§ Aim of the exercise
Turn the lines of the records below into one numbered list, skipping blank lines and omitting the pictures.

== == ==

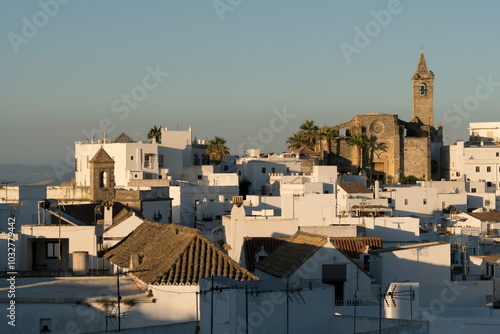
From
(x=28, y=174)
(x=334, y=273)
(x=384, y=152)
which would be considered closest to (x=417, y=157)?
(x=384, y=152)

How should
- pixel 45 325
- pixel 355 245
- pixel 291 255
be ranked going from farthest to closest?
pixel 355 245 → pixel 291 255 → pixel 45 325

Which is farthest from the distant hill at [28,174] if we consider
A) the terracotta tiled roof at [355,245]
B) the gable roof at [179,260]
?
the gable roof at [179,260]

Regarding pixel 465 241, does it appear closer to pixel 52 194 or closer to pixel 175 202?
pixel 175 202

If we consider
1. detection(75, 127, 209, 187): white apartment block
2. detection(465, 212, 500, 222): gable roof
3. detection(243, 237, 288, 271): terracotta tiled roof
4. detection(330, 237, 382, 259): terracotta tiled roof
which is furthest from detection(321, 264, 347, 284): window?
detection(75, 127, 209, 187): white apartment block

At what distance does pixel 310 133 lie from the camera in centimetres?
8456

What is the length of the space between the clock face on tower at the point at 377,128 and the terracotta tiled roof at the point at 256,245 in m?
56.9

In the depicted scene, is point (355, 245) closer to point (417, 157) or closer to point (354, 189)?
point (354, 189)

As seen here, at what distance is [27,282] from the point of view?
68.2 ft

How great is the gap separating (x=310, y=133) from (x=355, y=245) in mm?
57320

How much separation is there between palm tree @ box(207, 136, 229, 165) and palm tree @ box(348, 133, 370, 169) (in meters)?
14.0

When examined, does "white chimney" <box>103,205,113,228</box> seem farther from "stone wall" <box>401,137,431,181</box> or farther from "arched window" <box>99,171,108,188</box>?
"stone wall" <box>401,137,431,181</box>

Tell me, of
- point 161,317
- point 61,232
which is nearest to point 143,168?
point 61,232

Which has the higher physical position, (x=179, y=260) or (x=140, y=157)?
(x=140, y=157)

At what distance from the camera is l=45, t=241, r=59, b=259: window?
26516mm
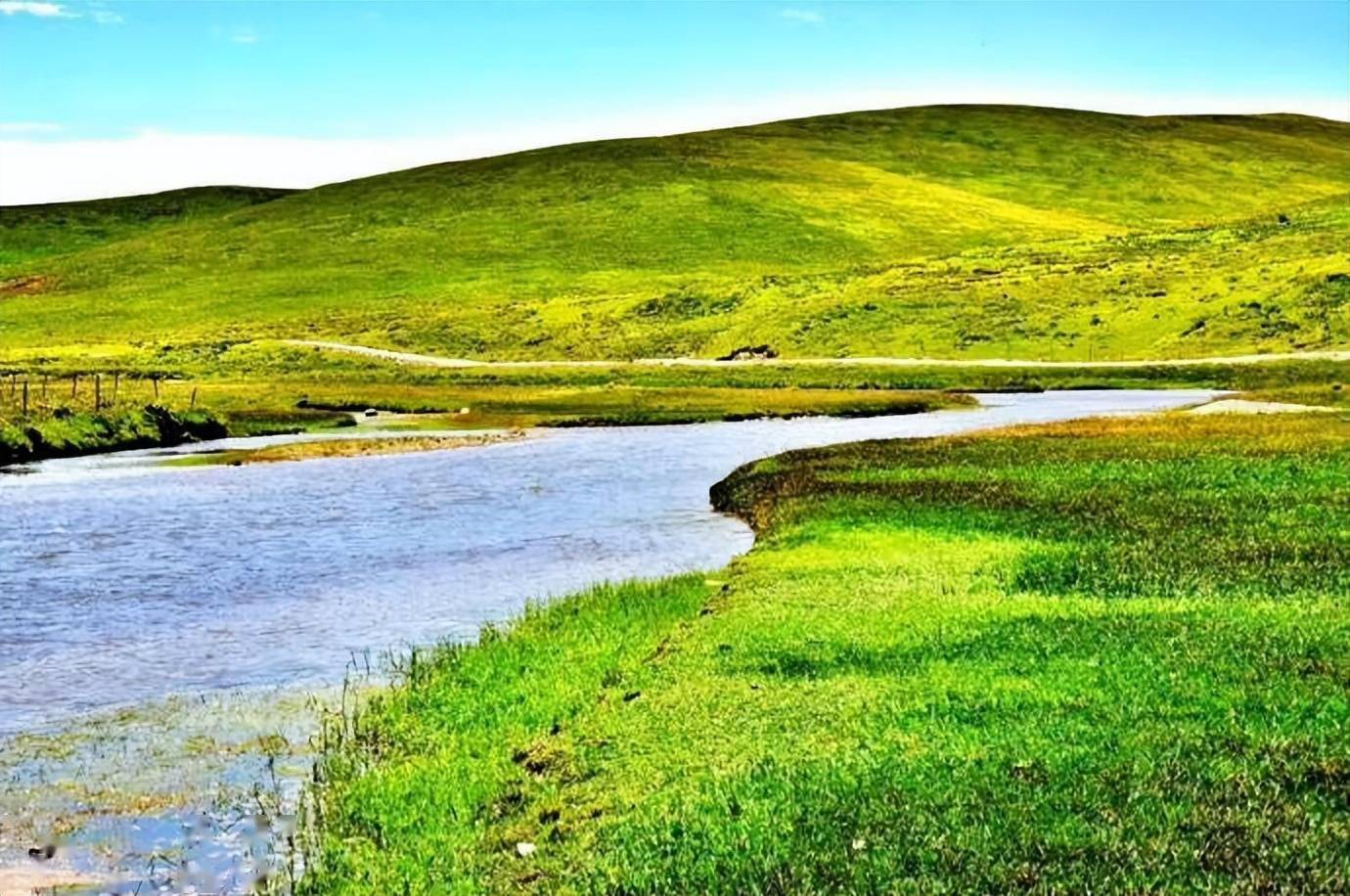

== == ==

§ Answer for this exercise
1. From
2. (x=28, y=174)
3. (x=334, y=273)
4. (x=384, y=152)
5. which would be considered closest to (x=417, y=157)?
6. (x=384, y=152)
7. How should
8. - pixel 45 325
9. - pixel 355 245
10. - pixel 291 255
11. be ranked going from farthest to closest?
12. pixel 355 245 → pixel 291 255 → pixel 45 325
13. Which is farthest from the distant hill at [28,174] if we consider
14. A) the terracotta tiled roof at [355,245]
15. B) the gable roof at [179,260]
16. ?
17. the gable roof at [179,260]
18. Regarding pixel 465 241, does it appear closer to pixel 52 194 or closer to pixel 175 202?
19. pixel 175 202
20. If we consider
21. 1. detection(75, 127, 209, 187): white apartment block
22. 2. detection(465, 212, 500, 222): gable roof
23. 3. detection(243, 237, 288, 271): terracotta tiled roof
24. 4. detection(330, 237, 382, 259): terracotta tiled roof
25. which is furthest from detection(321, 264, 347, 284): window?
26. detection(75, 127, 209, 187): white apartment block
27. At what distance does pixel 310 133 lie from the camera in centimetres?
28. 8456
29. What is the length of the space between the clock face on tower at the point at 377,128 and the terracotta tiled roof at the point at 256,245 in m?
30. 56.9
31. In the depicted scene, is point (355, 245) closer to point (417, 157) or closer to point (354, 189)?
32. point (354, 189)
33. As seen here, at what distance is [27,282] from the point of view?
34. 68.2 ft
35. How great is the gap separating (x=310, y=133) from (x=355, y=245) in mm?
36. 57320
37. How much separation is there between palm tree @ box(207, 136, 229, 165) and palm tree @ box(348, 133, 370, 169) (in meters)?
38. 14.0
39. When examined, does "white chimney" <box>103,205,113,228</box> seem farther from "stone wall" <box>401,137,431,181</box> or farther from "arched window" <box>99,171,108,188</box>?
40. "stone wall" <box>401,137,431,181</box>
41. Tell me, of
42. - point 161,317
43. - point 61,232
44. which is nearest to point 143,168?
45. point 61,232
46. Which has the higher physical position, (x=179, y=260) or (x=140, y=157)?
47. (x=140, y=157)
48. At what distance from the camera is l=45, t=241, r=59, b=259: window?
49. 26516mm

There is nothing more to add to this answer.